– Довольно! – громко проговорил он. – Пусть меня оставят в покое!
Он сварил очень крепкий кофе, чтобы взбодриться, и некоторое время проблуждал между кухней, кабинетом и спальней. Эта незнакомая боль, которая утвердилась в теле, в думах, мешала глубоко дышать, размышлять разумно, она действительно была любовью. Он чувствовал себя готовым на любые ошибки и глупости и был почти горд таким состоянием. Как мог он такое долгое время принимать столько людей в своем кабинете, вести столько дел, выслушивать столько признаний и ничего не понять, остаться глухим к правде? Он лишь пожимал плечами, когда клиент со слезами на глазах восклицал: «Ведь я люблю ее!» Ему хотелось сказать: «Послушайте, вы с вашей любовью заставляете меня смеяться. Ведь это только детская мечта, любовь! Что-то очень красивое, очень чистое, но неуловимое. Спальные дела меня не интересуют. Идиот!»
В восемь часов он все еще был в халате и в домашних туфлях, непричесанный, с чересчур блестящими глазами. Он так ничего и не решил. Звонить Мадлен было невозможно. Она запретила ему это из-за прислуги. К тому же, она просто могла не желать его больше видеть. Возможно, ей тоже было страшно, ей тоже…
Он равнодушно побрился, оделся. А потом вдруг понял, что обязательно должен срочно повидать Гевиньи. Неожиданно ему потребовалась уверенность в том, что по желанию Гевиньи он сможет снова видеться с Мадлен. И сквозь окружающий его плотный туман ему блеснул луч надежды. Он заметил, что через неподнятые занавески пробиваются солнечные лучи. Погасил электричество и впустил в кабинет свет дня. В нем возродилась надежда просто потому, что была чудесная погода и война еще не кончилась. Он вышел, оставил для уборщицы ключ от квартиры под ковриком, приветливо улыбнулся консьержке. Все теперь ему казалось легким, и он готов был смеяться над своими тревогами. Конечно, он не изменился. Он всегда останется подозрительным, меланхоличным, робким. У него никогда не бывало полнокровных дней отдыха, морального равновесия. Вместе с тем, около Мадлен… Он постарался изгнать Мадлен из своих мыслей, чтобы снова не впасть в панику. Париж был залит солнечным светом, и Флавье медленно пошел пешком. К десяти часам он подошел к конторе Гевиньи. Тот только что приехал.
– Устраивайся, старина… Я сейчас. Скажу несколько слов своему помощнику…
Гевиньи выглядел усталым. Через несколько лет у него будут мешки под глазами и дряблые морщинистые щеки. Пятидесятилетие его не украсит. Флавье расположился на стуле. Возвращаясь, Гевиньи дружески хлопнул его по плечу.
– Завидую я тебе, знаешь, – сказал он. – Я бы сам с удовольствием все дни тратил на то, чтобы сопровождать красивую женщину, особенно если бы она была моей… А я живу просто как бродяга.
– Она же бросается прямо в глаза!.. Твоя жена сумела описать мне местность, которую никогда не видела, но которую, вероятно, знала Полин Лагерлак… Подожди! Более того… она описывала арены не такими, какие они сейчас, а какими были сто лет назад.

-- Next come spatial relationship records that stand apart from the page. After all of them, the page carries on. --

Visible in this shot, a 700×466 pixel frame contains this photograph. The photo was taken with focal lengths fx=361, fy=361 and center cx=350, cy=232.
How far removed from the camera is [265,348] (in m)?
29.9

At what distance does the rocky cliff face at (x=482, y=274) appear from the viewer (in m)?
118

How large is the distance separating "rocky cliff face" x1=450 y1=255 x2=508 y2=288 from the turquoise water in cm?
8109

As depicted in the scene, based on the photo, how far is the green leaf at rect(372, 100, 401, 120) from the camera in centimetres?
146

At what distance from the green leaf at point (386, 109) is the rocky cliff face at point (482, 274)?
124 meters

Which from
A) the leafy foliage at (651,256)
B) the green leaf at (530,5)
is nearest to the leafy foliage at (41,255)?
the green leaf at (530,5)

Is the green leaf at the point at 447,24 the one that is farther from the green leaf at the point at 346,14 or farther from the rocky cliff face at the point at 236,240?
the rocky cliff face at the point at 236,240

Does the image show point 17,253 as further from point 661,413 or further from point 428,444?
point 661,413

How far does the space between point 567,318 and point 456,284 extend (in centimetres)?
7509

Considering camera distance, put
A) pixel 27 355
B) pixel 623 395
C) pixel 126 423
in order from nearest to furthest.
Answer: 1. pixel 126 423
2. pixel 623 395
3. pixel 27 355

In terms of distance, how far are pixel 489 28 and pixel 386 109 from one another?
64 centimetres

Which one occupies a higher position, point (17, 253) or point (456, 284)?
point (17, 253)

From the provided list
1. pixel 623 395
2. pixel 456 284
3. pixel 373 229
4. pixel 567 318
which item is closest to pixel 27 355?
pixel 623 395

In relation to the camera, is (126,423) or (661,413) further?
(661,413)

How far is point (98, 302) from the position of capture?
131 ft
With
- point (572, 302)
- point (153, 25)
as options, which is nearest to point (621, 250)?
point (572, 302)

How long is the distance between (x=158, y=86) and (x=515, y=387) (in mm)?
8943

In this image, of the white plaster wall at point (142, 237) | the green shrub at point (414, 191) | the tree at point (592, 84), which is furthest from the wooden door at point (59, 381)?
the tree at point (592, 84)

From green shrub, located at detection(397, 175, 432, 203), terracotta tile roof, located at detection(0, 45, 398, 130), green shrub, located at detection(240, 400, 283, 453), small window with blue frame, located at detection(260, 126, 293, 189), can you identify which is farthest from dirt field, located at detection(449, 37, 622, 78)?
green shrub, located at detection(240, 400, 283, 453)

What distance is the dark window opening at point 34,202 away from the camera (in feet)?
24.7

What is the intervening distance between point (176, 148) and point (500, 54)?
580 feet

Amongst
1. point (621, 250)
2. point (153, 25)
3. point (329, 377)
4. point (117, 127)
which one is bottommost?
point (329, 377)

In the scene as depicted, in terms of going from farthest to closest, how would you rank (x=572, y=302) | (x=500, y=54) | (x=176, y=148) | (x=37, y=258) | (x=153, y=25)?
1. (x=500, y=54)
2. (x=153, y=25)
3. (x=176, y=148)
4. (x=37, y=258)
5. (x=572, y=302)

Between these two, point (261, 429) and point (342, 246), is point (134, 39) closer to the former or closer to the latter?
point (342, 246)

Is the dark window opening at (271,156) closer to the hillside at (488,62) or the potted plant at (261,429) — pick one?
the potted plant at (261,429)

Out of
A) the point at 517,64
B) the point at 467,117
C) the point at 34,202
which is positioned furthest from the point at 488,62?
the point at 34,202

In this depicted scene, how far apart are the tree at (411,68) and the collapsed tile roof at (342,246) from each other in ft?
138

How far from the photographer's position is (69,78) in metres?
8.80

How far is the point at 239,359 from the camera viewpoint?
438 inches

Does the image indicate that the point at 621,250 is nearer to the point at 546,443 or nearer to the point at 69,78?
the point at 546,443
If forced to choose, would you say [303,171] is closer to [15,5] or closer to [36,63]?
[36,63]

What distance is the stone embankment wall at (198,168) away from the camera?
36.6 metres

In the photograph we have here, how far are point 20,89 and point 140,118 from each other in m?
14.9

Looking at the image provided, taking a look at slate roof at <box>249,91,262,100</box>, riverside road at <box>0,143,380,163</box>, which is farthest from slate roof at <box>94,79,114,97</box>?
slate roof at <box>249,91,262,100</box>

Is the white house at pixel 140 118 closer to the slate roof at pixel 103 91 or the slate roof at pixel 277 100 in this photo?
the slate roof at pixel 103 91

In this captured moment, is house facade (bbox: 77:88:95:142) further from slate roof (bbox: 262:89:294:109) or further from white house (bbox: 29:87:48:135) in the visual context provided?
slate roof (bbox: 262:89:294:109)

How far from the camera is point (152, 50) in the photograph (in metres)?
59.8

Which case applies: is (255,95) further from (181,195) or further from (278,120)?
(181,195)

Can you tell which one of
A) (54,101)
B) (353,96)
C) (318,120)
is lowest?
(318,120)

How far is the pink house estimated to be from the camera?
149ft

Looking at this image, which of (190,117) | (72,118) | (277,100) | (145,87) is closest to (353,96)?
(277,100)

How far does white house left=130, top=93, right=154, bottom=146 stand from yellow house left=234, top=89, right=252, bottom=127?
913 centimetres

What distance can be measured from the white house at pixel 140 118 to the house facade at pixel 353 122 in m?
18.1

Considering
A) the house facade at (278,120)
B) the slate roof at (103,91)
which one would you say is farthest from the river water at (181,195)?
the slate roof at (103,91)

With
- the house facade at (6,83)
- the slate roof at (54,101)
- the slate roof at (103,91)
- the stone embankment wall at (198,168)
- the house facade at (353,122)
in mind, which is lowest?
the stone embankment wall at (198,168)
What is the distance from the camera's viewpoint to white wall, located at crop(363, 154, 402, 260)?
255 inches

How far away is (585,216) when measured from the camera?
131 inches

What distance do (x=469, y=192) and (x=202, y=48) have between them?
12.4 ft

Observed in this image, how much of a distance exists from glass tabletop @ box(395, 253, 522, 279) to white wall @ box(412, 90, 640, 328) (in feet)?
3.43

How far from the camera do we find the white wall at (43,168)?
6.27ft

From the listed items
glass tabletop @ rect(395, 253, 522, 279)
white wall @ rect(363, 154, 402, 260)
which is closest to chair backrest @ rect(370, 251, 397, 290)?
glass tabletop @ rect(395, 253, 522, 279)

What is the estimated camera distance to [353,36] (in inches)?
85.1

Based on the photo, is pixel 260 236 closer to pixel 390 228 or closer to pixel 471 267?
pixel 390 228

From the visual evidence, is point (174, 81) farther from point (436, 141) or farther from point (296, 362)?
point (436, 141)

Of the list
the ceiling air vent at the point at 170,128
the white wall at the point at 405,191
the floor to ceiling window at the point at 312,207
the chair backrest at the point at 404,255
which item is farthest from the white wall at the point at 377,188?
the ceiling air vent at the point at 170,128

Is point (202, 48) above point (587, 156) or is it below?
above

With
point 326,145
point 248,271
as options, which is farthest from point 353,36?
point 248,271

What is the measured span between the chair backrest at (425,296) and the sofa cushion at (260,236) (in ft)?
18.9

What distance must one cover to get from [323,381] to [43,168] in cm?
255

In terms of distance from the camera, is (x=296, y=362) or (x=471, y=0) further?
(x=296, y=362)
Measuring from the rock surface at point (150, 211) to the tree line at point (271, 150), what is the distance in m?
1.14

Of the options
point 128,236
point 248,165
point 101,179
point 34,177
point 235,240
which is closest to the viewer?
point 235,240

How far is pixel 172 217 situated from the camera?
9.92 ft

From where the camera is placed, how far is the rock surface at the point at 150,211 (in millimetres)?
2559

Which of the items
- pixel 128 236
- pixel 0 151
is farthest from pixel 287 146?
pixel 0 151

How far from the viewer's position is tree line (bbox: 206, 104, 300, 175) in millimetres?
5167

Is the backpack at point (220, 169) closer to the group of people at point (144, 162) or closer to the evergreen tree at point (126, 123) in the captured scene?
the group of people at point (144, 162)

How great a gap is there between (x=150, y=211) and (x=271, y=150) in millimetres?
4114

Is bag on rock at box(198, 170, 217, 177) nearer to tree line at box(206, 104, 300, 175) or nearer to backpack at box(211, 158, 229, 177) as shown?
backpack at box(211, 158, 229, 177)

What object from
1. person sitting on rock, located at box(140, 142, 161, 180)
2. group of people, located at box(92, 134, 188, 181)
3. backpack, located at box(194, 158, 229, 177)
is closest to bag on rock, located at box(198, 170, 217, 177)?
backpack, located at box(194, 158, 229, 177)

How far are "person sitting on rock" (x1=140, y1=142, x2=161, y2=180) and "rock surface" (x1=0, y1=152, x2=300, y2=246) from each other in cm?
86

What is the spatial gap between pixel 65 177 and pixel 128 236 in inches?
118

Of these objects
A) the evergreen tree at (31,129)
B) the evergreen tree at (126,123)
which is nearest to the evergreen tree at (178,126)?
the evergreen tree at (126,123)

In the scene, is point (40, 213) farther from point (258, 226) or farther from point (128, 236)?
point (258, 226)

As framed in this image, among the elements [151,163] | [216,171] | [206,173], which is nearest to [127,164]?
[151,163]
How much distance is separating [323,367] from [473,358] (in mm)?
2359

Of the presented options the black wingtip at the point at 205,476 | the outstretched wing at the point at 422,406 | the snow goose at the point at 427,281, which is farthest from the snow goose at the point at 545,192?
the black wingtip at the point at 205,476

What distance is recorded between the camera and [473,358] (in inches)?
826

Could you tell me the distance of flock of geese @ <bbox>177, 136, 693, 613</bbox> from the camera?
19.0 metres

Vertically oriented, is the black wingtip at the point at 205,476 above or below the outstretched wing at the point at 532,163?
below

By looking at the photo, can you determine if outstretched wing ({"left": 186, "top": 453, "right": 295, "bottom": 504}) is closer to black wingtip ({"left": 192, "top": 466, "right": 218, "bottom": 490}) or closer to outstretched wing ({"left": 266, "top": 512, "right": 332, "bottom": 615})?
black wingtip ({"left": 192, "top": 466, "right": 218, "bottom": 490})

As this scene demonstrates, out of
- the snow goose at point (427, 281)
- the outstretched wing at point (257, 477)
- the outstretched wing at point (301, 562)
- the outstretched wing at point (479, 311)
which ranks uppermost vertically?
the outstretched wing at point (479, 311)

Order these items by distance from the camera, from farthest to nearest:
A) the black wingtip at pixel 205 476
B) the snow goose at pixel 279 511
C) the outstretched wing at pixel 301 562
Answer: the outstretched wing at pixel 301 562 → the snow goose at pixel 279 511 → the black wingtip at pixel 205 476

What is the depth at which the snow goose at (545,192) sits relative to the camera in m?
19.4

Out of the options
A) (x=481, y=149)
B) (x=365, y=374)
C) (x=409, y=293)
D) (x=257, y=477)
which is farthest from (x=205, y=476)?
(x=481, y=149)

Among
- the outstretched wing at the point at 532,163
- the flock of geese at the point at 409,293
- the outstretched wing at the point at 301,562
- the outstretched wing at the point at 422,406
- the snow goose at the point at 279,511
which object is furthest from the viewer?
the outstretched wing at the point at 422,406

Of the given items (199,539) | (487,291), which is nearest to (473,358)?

Гевиньи нахмурил брови, пытаясь понять.
– И что же ты думаешь?
– Ничего, – ответил Флавье, – пока ничего… Это было настолько необычно!.. Полин и Мадлен…
– Да брось ты! – оборвал его Гевиньи. – Мы живем в двадцатом веке, и ты не можешь утверждать, что Полин и Мадлен… Признаю, Мадлен много собирала сведений о своей бабушке… Но это ведь можно объяснить. Потому-то я и просил тебя помочь мне. Если бы я мог предвидеть, что ты пойдешь…
– Я предлагал тебе прекратить это занятие.
Флавье почувствовал, как между ними возникла сильная напряженность. Он немного подождал и поднялся.
– Не буду больше отнимать у тебя времени…
Гевиньи покачал головой.
– Сейчас значение имеет только спасение Мадлен. Будет она больная, сумасшедшая, экзальтированная, мне наплевать. Пусть только живет.
– Она сегодня выйдет из дома?
– Нет.
– В таком случае когда же?
– Завтра непременно… А сегодня я последую твоему совету и проведу весь день с ней.